Limpiando el carrete del móvil
me he encontrado una foto de la comida de julio en la que aparece un
rincón del corral de casa de mis abuelos. Es el de la ventana que da
a la cocinilla, una habitación en la que solo hay una chimenea,
una lavadora, tres o cuatro peroles colgados al lado de una hilera de
guindillas secándose, dos estanterías llenas de tomate y pisto al
baño María y a veces sarmientos para hacer lumbre. Si alguna vez
alguien me pregunta a qué huele España responderé que a esa
habitación, a la cocinilla, que cuando estaba mi abuela también
olía a veces al jabón que hacía ella.
Debajo
de la ventana hay un montón de macetas. Geranios, un poto,
un rosal, un arbolillo. Delante y reflejado en el cristal, un trozo
de cuerda de tender con cuatro o cinco camisetas y cuatro o cinco
pantalones diminutos. Son de mis primos y están ahí porque mi tío
Pepe seguramente les daría un manguerazo o les
echaría una espuerta de agua, que es lo que hace mi tío
Pepe en cada comida familiar.
Me
he quedado mirándola un rato, tratando de averiguar en qué
momento la hice y he pensado que la vida es eso y poco más. Unas
cuantas camisetas de crío secándose al sol y unos cuantos cubos de
pintura plástica que ahora están llenos de tierra y geranios.
Un
día mi abuelo me dijo que las flores eran de mi abuela, que él solo
plantaba cosas «que sirvieran», y por cosas que sirven él entiende
todo aquello que se puede comer, ya sean tomates, calabazas o
aceitunas. Un año le regalamos un bonsái y no entendió el
concepto.
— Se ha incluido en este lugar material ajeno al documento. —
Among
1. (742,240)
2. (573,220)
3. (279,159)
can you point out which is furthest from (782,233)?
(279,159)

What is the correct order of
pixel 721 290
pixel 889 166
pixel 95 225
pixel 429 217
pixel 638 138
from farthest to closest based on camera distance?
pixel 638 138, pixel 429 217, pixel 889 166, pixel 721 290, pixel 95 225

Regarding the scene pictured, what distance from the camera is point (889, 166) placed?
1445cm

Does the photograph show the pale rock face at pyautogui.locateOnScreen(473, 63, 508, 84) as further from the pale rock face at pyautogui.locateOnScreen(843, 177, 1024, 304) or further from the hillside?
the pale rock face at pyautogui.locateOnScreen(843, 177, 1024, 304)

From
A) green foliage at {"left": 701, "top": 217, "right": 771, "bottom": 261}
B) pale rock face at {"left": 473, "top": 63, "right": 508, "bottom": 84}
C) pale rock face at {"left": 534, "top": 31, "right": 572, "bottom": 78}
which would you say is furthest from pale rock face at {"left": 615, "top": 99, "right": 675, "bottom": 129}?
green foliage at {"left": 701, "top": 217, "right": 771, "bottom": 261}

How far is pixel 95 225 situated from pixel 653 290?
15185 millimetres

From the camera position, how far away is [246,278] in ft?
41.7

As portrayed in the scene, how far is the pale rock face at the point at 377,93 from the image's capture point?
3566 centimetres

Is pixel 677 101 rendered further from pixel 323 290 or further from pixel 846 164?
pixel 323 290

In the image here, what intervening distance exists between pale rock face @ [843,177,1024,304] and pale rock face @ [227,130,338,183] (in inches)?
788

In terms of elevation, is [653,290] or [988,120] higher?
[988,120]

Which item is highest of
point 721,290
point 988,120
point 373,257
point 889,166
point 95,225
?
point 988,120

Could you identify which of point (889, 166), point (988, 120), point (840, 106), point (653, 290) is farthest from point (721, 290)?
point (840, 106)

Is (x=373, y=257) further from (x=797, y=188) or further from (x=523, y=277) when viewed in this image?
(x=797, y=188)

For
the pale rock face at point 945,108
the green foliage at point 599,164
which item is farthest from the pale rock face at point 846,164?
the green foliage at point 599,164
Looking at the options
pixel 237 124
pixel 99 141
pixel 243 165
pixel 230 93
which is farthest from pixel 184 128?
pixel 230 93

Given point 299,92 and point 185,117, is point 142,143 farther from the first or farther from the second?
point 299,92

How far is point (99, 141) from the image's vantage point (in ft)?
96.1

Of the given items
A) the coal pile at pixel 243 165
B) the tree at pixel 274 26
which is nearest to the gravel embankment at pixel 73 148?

Le debió parecer que aquello estaba enrratonao, así que
lo fue trasplantando y ahora es un olivo más grande que yo
que da aceitunas de un tamaño considerable, y mi abuela las
arreglaba y luego nos regalaba botes para que nos
lleváramos.
***
La
única hierofanía posible en La Mancha se produce si uno alza la
vista y comprende que igual es sobria y austera en el suelo porque
robar protagonismo a esos cielos no sería de ley y para comprender
eso también hace falta valor y saber mirar, concretamente hacia
arriba, más allá de uno mismo. Esto te lo diré llegando a la portá
del bisabuelo y seguramente no me vayas escuchando ya, pero dará
igual porque te lo repetiré muchas veces a lo largo de tu vida y
quizá a esa altura ya nos hayamos cruzado con la Tere la vecina y te
haya preguntado que adónde vas tan hermoso y te haya dicho que qué
grande estás. Cuando hayamos llegado al 61 te diré que llames por
la ventana de la cocina porque seguramente el bisabuelo Vicente esté
viendo una corrida y echándose una cabezá que negará
incluso ante una pareja de espías rusos estar echándose y
llamarás por la ventana.
Cuando
le cuentes dónde hemos estado y que has aprendido lo que es un
exvoto igual te dice que eso son tontás y que eres un alcahuete e
igual eso también tendría que explicártelo, que de la
misma forma que los esquimales
tienen no sé cuántas formas de decir nieve, en La Mancha tienen
otras tantas de decir alcahuete, todas con su correspondiente matiz:
bacín, enrredaor, removeor, apercibiote. La explicación es la misma
que en el caso de los esquimales: cuando una realidad está muy
presente en un pueblo hay infinitas maneras de nombrarla porque es
posible discernir entre infinitos matices y variaciones.
Nos
despediremos entonces del bisabuelo Vicente y no sé si nos dirá eso
de «contra antes los vayáis, antes los venís», pero sí sé que
saldrá a despedirnos a la puerta y no volverá a entrar hasta que
nos haya perdido de vista, y cuando te hagas un poco mayor —porque
como no se va a morir nunca, te vas a hacer mayor y él seguirá ahí—
comprenderás que lo que hay en su mirada cuando mueve la mano para
despedirte se llama serenidad y se llama orgullo. Y que no hay nada
más bello que el orgullo que se permiten los humildes, porque es el
que emana de las cosas importantes.
Cuando
vivía tu bisabuela, de que vivía tu bisabuela, como decía ella,
también ella lo hacía, claro, también salía a la calle a despedir
a las visitas y no se pasaba hasta que las perdía de vista.
Ana
Iris Simón, Feria, Círculo de Tiza, Madrid, 2020.